Final applications of foam insulation for a few of the sections of cryogenic ducting inside were held until traffic from technicians working in areas around them subsided. 3-D printed molds are placed around parts with complex geometries and the foam is poured into them to cure.
Agency looking aggressively to fly EM-1 in 2020
The engine section continues to be the pacing item in the schedule to complete assembly and testing of Core Stage-1 (CS-1), the first flight unit. It has taken much longer than expected to get to this point, delaying downstream work and pushing estimates of when the overall SLS rocket will be ready for its first launch into 2021.
With the Administration’s desire to fly the EM-1 test flight before the end of 2020 and a recent internal assessment concluding that the stage’s integration and test schedule wouldn’t support that, the agency is aggressively looking for new options to get back on schedule. The first new option discussed in public was a study to assess the feasibility of using commercial launch services to launch EM-1 instead of SLS, but NASA is also looking at new options to shorten the SLS schedule.
NASA’s periodic assessments had shown that the schedule was sliding not long after the last baseline commitment for EM-1 was announced in November, 2017; however, new assessments of the SLS Core Stage schedule began in October in response to recommendations from an audit by NASA’s Office of Inspector General (OIG). The report was publicly released on October 10, but a draft was sent to Human Exploration and Operations Mission Directorate (HEOMD) management in late August for review.
OIG made seven recommendations to HEOMD covering Core Stage production generally and Core Stage-1 specifically; HEOMD Associate Administrator Bill Gerstenmaier’s early October response was included in the final report.
The Congressional submission of NASA’s FY 2020 budget proposal released on March 18 highlighted the schedule-related aspects of the response as the Administration also looks for ways to accelerate the SLS schedule for EM-1. “In October 2018, the SLS program began an assessment of core stage production,” the report says.
“The assessment included representatives with experience in aerospace manufacturing and covered production schedule risks, risk mitigation approaches in work, and recommendations for additional schedule risk mitigations and corrective action and was presented to HEO (Human Exploration and Operations) in February 2019.”
“On March 4, 2019, HEO chartered an assessment of other activities planned to achieve a launch in 2020,” it adds. “Specifically, this assessment will evaluate alternate approaches for hardware processing and facilities utilization for key components.”
“The goal of this activity is to maintain an early as possible launch date.”
The budget submission noted this second assessment was scheduled to be completed on April 15. Focusing on schedule, an obvious candidate for an “alternate approach” is the Stage Green Run test campaign long in planning for the Stennis Space Center.

-- -- --

WHAT THIS EXERCISE ASKS:
(1) Output the passage on the SLS core stage schedule from "OIG made seven" up to and including "the report says.".
(2) In the passage on the SLS core stage schedule, on what date was the Office of Inspector General's report publicly released?
(3) Which abbreviations does the passage on the SLS core stage schedule spell out in full? List each with its expansion.

(Records drawn from a dataset)

-- -- --

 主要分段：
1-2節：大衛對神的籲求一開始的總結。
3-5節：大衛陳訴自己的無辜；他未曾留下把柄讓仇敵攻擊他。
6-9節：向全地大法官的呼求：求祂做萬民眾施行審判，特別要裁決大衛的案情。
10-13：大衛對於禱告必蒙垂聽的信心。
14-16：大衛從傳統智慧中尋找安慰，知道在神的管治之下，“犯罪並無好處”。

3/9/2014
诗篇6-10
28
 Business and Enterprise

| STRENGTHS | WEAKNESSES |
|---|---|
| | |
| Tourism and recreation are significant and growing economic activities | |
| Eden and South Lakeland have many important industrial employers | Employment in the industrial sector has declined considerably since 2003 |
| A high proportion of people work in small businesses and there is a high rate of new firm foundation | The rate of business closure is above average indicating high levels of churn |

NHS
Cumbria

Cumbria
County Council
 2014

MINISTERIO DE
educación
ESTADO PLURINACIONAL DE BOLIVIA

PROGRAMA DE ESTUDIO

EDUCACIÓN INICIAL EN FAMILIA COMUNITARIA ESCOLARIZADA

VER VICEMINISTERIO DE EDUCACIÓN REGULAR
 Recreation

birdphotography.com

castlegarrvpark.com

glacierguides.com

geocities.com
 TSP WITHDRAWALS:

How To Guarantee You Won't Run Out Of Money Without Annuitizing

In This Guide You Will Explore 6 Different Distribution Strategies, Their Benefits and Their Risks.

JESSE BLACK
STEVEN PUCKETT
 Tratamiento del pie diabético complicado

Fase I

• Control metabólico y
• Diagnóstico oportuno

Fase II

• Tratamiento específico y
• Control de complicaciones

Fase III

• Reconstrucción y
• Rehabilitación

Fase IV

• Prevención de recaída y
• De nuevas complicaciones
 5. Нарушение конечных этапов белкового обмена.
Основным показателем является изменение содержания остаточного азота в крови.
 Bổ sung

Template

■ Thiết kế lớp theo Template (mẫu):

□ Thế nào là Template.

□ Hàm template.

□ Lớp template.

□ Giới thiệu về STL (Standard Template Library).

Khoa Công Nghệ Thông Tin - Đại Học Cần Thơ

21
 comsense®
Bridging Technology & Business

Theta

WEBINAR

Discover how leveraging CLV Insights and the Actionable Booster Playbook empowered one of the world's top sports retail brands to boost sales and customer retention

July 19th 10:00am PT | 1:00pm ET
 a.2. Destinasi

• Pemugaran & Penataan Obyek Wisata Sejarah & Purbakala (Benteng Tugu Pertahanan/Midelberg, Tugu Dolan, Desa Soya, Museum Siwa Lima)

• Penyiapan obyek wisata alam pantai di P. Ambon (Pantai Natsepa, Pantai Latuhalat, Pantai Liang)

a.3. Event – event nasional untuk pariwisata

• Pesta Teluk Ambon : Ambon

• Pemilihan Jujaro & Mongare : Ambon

-- -- --

PROBLEM SOLUTIONS:
(1)
OIG made seven recommendations to HEOMD covering Core Stage production generally and Core Stage-1 specifically; HEOMD Associate Administrator Bill Gerstenmaier’s early October response was included in the final report.
The Congressional submission of NASA’s FY 2020 budget proposal released on March 18 highlighted the schedule-related aspects of the response as the Administration also looks for ways to accelerate the SLS schedule for EM-1. “In October 2018, the SLS program began an assessment of core stage production,” the report says.

(2) October 10.

(3)
- CS-1: Core Stage-1
- OIG: Office of Inspector General
- HEOMD: Human Exploration and Operations Mission Directorate
- HEO: Human Exploration and Operations